* begin EXERCISE DATA *
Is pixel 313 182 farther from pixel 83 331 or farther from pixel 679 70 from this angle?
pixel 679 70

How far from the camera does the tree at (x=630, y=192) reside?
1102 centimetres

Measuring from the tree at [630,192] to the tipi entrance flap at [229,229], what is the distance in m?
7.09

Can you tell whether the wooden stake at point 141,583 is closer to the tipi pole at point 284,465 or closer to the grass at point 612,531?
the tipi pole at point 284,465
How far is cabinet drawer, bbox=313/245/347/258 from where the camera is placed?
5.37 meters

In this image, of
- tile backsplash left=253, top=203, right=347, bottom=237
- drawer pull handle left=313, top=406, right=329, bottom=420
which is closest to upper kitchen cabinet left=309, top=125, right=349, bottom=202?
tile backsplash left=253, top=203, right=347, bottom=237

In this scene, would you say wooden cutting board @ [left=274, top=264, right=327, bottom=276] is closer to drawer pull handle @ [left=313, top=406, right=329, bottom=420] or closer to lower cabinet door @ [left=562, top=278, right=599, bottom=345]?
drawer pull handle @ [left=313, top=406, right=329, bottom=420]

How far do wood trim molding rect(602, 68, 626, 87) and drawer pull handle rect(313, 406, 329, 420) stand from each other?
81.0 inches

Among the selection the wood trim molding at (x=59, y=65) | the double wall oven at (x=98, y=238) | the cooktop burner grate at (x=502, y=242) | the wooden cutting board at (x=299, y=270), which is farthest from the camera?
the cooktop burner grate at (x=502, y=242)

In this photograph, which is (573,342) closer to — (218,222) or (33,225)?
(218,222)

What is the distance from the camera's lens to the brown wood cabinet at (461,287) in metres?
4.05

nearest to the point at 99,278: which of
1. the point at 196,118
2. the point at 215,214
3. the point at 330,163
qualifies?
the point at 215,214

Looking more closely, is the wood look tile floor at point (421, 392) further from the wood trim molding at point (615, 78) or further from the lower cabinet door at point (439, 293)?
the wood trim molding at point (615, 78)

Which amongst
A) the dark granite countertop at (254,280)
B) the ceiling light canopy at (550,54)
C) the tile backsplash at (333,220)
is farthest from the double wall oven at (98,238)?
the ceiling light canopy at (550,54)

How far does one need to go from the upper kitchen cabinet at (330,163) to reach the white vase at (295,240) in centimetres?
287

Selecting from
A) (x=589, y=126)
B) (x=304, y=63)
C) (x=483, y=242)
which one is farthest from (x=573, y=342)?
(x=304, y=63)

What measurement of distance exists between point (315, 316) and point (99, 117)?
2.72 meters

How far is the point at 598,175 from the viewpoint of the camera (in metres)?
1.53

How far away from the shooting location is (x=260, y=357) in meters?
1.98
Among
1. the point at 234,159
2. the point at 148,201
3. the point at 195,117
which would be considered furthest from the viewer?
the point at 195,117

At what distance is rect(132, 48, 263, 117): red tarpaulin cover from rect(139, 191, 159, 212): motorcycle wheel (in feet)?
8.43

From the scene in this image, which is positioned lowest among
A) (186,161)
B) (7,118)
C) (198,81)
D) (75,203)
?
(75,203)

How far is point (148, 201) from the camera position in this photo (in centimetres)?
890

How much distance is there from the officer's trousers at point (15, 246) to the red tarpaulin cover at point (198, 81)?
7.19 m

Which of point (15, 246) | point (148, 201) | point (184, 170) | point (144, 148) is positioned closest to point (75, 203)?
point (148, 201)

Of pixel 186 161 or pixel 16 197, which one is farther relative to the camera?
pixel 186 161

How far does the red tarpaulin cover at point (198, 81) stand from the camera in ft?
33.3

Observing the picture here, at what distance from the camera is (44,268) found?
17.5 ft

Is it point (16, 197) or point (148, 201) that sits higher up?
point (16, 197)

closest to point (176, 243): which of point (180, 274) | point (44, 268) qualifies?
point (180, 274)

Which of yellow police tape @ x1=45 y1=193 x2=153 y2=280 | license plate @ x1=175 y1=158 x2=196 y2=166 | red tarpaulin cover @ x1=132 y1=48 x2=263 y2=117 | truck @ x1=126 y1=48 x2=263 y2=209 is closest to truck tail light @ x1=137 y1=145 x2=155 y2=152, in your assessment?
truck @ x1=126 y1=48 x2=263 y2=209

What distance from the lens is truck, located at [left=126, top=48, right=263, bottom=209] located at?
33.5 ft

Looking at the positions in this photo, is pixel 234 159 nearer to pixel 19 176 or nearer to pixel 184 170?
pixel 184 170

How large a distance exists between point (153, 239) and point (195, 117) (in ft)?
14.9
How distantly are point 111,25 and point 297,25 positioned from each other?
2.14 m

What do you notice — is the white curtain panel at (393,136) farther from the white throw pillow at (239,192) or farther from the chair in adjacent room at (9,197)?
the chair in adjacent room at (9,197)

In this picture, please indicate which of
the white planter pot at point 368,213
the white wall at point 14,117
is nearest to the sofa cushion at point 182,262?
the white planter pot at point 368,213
* end EXERCISE DATA *
**WORK INSTRUCTIONS:**
Turn the lines of the entries into a JSON list of strings, one string per line and blank lines omitted. Start with the line containing "How distantly are" and continue through the final line of the entries, including both.

**FULL OUTPUT:**
[
  "How distantly are point 111,25 and point 297,25 positioned from each other?",
  "2.14 m",
  "What do you notice — is the white curtain panel at (393,136) farther from the white throw pillow at (239,192) or farther from the chair in adjacent room at (9,197)?",
  "the chair in adjacent room at (9,197)",
  "In this picture, please indicate which of",
  "the white planter pot at point 368,213",
  "the white wall at point 14,117",
  "is nearest to the sofa cushion at point 182,262?",
  "the white planter pot at point 368,213"
]